» **EXCERPT PROVIDED**:
+===+
= 2025 PDC Challenge Tour =

Darts tournament series

The 2025 PDC Challenge Tour (known for sponsorship reasons as the Winmau Challenge Tour) was a series of non-televised darts tournaments organised by the Professional Darts Corporation (PDC). A secondary tour to the PDC Pro Tour, it consisted of 24 tournaments, held over four weekends of five events and one weekend of four events.

The Challenge Tour is the PDC's second-tier system for players who competed at the 2025 Qualifying Schools but did not win a PDC Tour Card. Under PDC Order of Merit Rule 4.2, the Challenge Tour Order of Merit rankings were used to top up Players Championship (PC) events up to 128 entries, when any of the 2025 Tour Card holders not enter the PC tournaments.

Under PDC Order of Merit Rule 6.9, the 2025 Challenge Tour prizes were as follows:

- The top two players on the Challenge Tour Order of Merit, who had not obtained a PDC Tour Card via another method, won a two-year Tour Card for the 2026 and 2027 seasons.
- The top three players on the Challenge Tour Order of Merit, who had not qualified via another method, qualified for places at the 2026 PDC World Championship.
- The highest ranked player on the Challenge Tour Order of Merit, Stefan Bellmont, received a spot at the 2025 Grand Slam of Darts.
- The players in the top 16 of the Challenge Tour Order of Merit, who had not obtained a PDC Tour Card before 2026 Qualifying School (Q–School), were granted free entry to the final stage of Q–School.
- The eight highest ranked players from the Challenge Tour Order of Merit, who did not earn a Tour Card for the 2026 season, qualified for the first round of the 2026 UK Open.
+===+
» **GIVEN DATA**:
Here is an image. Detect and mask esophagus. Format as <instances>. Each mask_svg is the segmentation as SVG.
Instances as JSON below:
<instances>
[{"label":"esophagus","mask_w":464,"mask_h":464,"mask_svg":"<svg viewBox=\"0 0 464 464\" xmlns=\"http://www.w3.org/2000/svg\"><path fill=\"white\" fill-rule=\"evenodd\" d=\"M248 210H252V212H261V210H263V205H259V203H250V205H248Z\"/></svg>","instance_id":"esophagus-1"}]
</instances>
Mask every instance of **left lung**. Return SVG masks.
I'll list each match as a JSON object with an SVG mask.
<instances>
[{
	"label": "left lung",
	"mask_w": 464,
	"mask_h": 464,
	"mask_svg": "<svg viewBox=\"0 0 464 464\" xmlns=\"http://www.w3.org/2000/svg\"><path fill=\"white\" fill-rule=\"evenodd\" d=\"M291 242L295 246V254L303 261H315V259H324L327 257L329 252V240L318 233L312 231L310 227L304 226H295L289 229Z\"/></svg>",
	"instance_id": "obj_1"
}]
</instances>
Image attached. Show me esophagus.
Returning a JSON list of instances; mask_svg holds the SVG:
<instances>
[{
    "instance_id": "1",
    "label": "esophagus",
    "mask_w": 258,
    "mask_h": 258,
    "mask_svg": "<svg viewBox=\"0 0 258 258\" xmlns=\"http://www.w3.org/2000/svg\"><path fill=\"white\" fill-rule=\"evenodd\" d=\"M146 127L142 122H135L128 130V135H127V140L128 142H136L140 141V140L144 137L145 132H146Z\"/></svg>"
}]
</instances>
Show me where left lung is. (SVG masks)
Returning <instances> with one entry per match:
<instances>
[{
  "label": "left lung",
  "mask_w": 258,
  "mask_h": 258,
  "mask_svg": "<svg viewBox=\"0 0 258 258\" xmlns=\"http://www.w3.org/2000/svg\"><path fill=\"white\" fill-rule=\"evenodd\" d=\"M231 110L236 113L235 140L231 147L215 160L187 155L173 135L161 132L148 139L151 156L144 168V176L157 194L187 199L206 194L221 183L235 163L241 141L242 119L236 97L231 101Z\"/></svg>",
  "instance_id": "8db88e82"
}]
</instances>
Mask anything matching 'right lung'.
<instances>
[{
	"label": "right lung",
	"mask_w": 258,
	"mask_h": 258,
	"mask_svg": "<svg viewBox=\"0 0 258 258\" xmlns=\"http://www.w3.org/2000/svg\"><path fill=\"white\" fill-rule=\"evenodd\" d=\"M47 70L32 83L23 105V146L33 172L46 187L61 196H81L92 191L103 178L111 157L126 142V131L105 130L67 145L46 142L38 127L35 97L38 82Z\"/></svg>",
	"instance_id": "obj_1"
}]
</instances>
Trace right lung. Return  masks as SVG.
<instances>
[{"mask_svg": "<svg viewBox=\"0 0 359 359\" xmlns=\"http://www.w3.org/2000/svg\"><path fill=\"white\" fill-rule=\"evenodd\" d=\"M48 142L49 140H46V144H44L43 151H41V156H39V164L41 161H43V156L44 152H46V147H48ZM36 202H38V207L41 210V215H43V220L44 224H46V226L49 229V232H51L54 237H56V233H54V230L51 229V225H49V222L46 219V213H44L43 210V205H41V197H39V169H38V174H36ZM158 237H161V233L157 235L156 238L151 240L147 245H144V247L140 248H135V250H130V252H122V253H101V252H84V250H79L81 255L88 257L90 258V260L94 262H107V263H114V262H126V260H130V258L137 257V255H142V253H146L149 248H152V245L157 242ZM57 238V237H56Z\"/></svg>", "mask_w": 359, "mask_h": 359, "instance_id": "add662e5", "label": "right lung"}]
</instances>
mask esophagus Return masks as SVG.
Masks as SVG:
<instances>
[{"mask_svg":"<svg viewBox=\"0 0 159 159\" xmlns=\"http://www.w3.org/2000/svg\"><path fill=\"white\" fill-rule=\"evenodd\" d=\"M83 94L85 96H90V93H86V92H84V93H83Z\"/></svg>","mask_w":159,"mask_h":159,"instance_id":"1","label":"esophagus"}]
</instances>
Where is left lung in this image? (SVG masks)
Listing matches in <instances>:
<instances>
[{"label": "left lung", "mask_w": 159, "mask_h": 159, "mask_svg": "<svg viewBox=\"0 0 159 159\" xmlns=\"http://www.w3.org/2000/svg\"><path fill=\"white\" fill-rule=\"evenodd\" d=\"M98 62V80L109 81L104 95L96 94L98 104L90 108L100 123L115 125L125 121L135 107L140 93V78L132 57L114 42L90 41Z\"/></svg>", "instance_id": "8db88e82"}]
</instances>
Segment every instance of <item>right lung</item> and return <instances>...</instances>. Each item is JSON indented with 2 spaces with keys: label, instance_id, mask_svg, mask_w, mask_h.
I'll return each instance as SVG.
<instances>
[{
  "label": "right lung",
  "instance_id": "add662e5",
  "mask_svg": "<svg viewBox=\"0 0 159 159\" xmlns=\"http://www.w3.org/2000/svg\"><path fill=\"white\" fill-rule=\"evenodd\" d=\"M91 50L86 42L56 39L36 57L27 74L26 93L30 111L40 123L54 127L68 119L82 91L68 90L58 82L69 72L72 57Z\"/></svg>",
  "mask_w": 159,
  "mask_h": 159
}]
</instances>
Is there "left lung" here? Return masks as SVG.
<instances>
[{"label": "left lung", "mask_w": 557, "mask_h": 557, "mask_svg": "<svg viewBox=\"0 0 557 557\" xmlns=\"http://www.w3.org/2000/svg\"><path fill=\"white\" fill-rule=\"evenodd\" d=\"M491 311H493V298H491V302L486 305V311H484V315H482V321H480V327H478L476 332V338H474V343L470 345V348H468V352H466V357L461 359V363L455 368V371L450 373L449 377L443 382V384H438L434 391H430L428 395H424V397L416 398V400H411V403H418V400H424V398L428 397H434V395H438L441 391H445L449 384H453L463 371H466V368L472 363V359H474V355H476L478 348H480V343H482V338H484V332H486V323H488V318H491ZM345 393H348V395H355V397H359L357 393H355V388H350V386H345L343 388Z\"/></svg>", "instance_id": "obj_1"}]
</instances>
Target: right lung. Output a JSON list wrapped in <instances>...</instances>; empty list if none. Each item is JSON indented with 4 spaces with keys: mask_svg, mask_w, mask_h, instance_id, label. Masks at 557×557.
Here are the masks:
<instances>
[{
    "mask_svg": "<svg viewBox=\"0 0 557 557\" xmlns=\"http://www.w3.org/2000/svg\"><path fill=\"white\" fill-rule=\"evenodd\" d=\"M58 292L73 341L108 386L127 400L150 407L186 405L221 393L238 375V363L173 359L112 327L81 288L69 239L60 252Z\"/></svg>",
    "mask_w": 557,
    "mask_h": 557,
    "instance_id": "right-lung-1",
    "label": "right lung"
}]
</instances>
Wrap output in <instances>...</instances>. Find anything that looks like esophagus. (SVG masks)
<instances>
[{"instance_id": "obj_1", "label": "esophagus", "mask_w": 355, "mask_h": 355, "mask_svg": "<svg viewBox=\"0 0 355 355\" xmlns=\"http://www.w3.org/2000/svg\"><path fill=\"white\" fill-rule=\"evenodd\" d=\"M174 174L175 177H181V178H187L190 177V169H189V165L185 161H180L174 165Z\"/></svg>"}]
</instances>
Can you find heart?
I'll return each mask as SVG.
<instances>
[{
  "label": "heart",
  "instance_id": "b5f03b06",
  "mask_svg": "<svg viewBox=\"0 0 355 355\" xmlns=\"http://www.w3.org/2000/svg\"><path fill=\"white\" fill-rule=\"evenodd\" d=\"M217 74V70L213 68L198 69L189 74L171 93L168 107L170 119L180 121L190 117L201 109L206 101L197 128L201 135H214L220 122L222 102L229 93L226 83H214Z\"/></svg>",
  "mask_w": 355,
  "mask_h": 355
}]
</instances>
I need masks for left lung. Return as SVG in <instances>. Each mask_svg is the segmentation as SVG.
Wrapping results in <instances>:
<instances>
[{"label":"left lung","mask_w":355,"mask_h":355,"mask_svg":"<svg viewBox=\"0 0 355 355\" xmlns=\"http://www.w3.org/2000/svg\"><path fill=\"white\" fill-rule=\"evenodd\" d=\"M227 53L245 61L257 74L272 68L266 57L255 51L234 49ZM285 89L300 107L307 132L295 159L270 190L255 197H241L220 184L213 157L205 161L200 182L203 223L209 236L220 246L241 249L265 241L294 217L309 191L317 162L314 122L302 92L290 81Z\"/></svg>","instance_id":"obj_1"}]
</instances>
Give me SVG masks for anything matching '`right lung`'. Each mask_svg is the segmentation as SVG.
+===+
» **WORK TO COMPLETE**:
**1)** Rewrite the entries from the line with "Can you find heart?" up to and including the final line of the entries above, replacing "I need" with "I want" and keeping everything else the same.
**2)** Pick up the 2025 PDC Challenge Tour article after its final sentence and write the next part.

» **THE RESULTS**:
**1)**
Can you find heart?
I'll return each mask as SVG.
<instances>
[{
  "label": "heart",
  "instance_id": "b5f03b06",
  "mask_svg": "<svg viewBox=\"0 0 355 355\" xmlns=\"http://www.w3.org/2000/svg\"><path fill=\"white\" fill-rule=\"evenodd\" d=\"M217 74V70L213 68L198 69L189 74L171 93L168 107L170 119L180 121L190 117L201 109L206 101L197 128L201 135H214L220 122L222 102L229 93L226 83H214Z\"/></svg>",
  "mask_w": 355,
  "mask_h": 355
}]
</instances>
I want masks for left lung. Return as SVG in <instances>. Each mask_svg is the segmentation as SVG.
Wrapping results in <instances>:
<instances>
[{"label":"left lung","mask_w":355,"mask_h":355,"mask_svg":"<svg viewBox=\"0 0 355 355\" xmlns=\"http://www.w3.org/2000/svg\"><path fill=\"white\" fill-rule=\"evenodd\" d=\"M227 53L245 61L257 74L272 68L266 57L255 51L234 49ZM285 89L300 107L307 132L295 159L270 190L255 197H241L220 184L213 157L205 161L200 182L203 223L209 236L220 246L241 249L265 241L294 217L309 191L317 162L314 122L302 92L290 81Z\"/></svg>","instance_id":"obj_1"}]
</instances>
Give me SVG masks for anything matching '`right lung`'. Each mask_svg is the segmentation as SVG.

**2)**
==Prize money==
The prize money for the Challenge Tour events remained the same as in 2023 and 2024. £360,000 was the total prize fund, with £15,000 being the prize fund for each of the 24 events. The winner of each event received £2,500. The prize fund breakdown was:

| Stage (no. of players) |  | Prize money (Total: £15,000) |
|---|---|---|
| Winner | (1) | £2,500 |
| Runner-up | (1) | £1,000 |
| Semi-finalists | (2) | £750 |
| Quarter-finalists | (4) | £500 |
| Last 16 | (8) | £300 |
| Last 32 | (16) | £200 |
| Last 64 | (32) | £75 |

The top players on the Challenge Tour Order of Merit act as reserves for 2025 PDC Players Championship series events. If one of the Tour Card holders does not enter or withdraws from a Players Championship event, the highest ranked available player on the Challenge Tour Order of Merit may fill in.

==January==

===Challenge Tour 1===
Challenge Tour 1 was contested on Friday 17 January 2025 at the Marshall Arena in Milton Keynes. The tournament was won by Beau Greaves, who defeated Stefan Bellmont 5–4 in the final.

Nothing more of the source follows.